If you are a full-time student, I recommend against it unless you are up for a real challenge. Your education is important, and being tired all the time may hinder you. If your work lets you study and do homework on the job, then that is a huge plus!
It's a life style change.
*It can be lonely, depending on whether your week starts Monday or Sunday; You can't go out with friends Friday night. Day walkers will not want to hang out with you Sunday night. The most important thing is knowing you have a support group of friends or family that will accommodate the night shift lifestyle! I've gone a month without seeing my friends and family. If you live with others, they will have to make some sacrifices, such as limiting noise and guests, so that you can get a good night's rest.
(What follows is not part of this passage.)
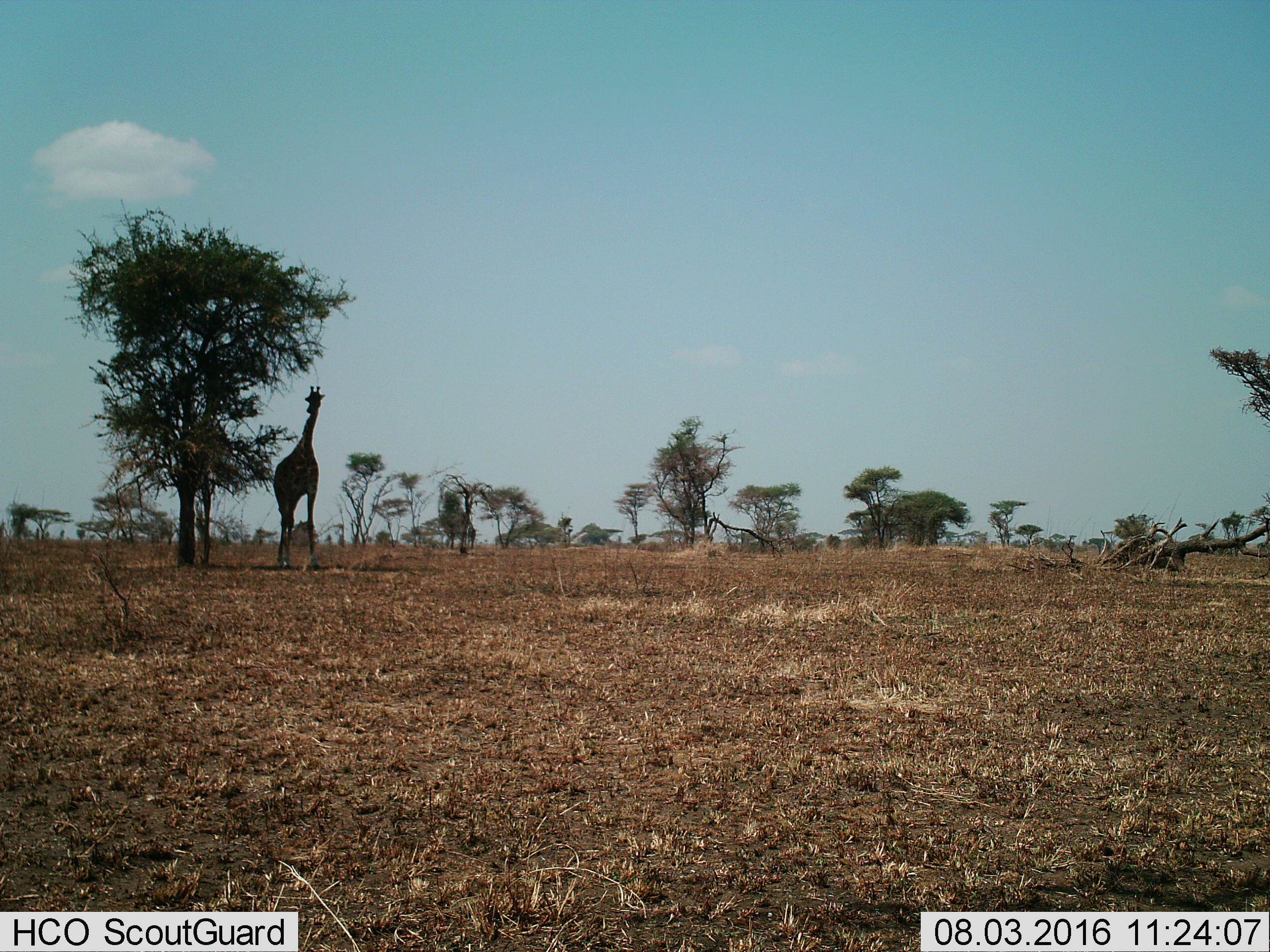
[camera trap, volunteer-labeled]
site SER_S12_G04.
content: unidentified animal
*If you are a "night person," you are likely to want sleep around 1-3pm. I've realized I'm not a night person, I'm a stay-up-later-than-I-should person. Work shift sleep disorders are bad enough on their own, so you may have practice better sleep hygiene. After a year, I conceded to getting myself to bed before 11am
*Many stores don't open till 9-11 Am, so you lose those convenient stops on the way home. Not seemingly a big deal, but I lose time in my day if I have to come home before being able to run errands. Going out in strong daylight can also make it harder to fall asleep when you do get to bed. You will want sunglasses for the streets and blackout curtains for home.
*No overheating in summer, no traffic on the way to work, no lines at Walmart, no fighting for parking.
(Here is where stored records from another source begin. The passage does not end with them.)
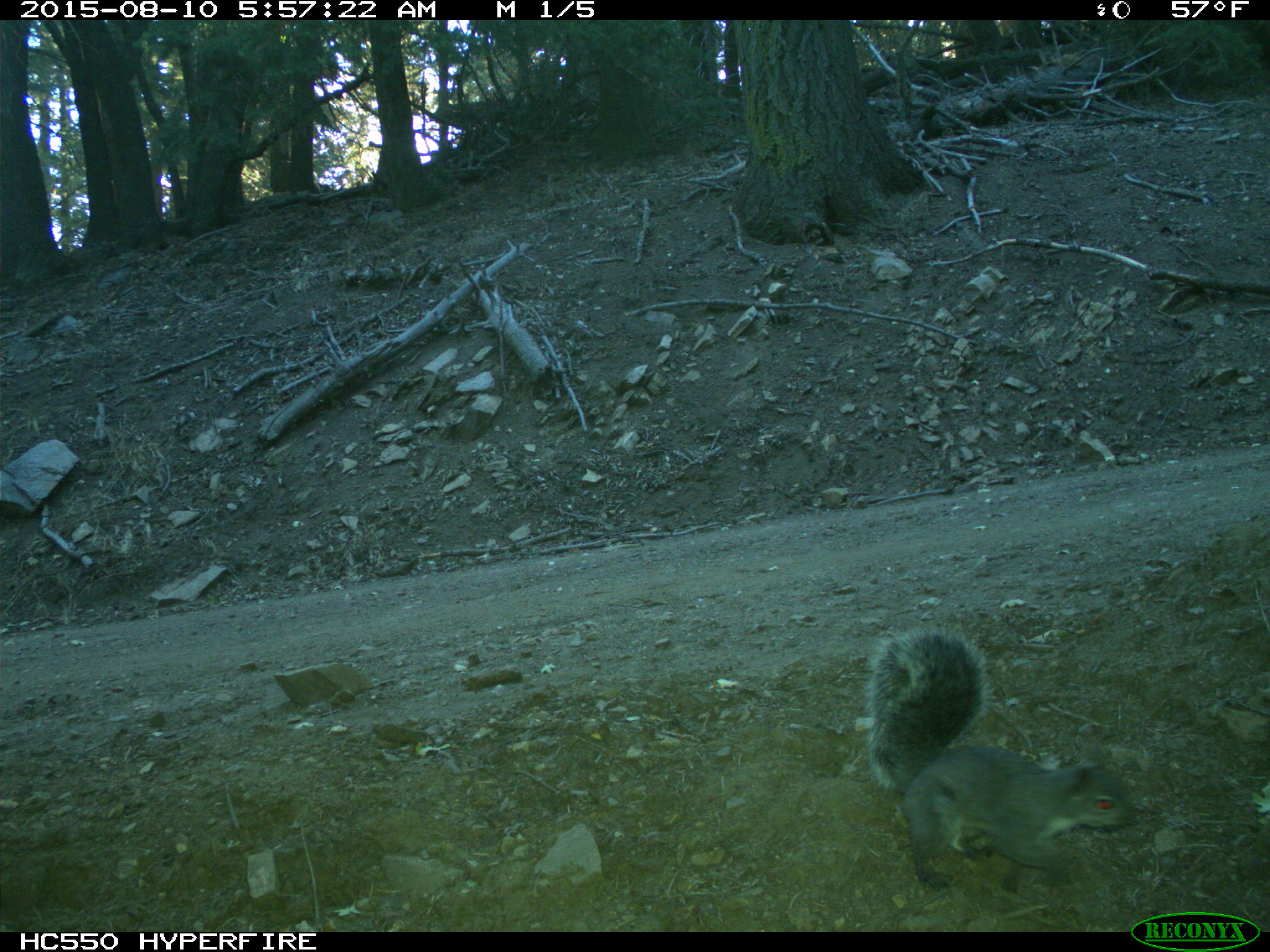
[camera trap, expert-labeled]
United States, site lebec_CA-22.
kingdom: Animalia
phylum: Chordata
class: Mammalia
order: Rodentia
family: Sciuridae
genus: Sciurus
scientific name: Sciurus carolinensis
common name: eastern gray squirrel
Sciurus carolinensis (eastern gray squirrel).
*If you are on the anti-social side, there are less coworkers to bother/distract you. I AM antisocial but too much of a people pleaser for my own good. I strongly appreciate the lack of distractions at my job, where productivity is important. As a guard, you may prefer having people around to pass time.
*higher pay, usually
Best wishes. If it's not a contract, then you could just leave if it's not a right fit.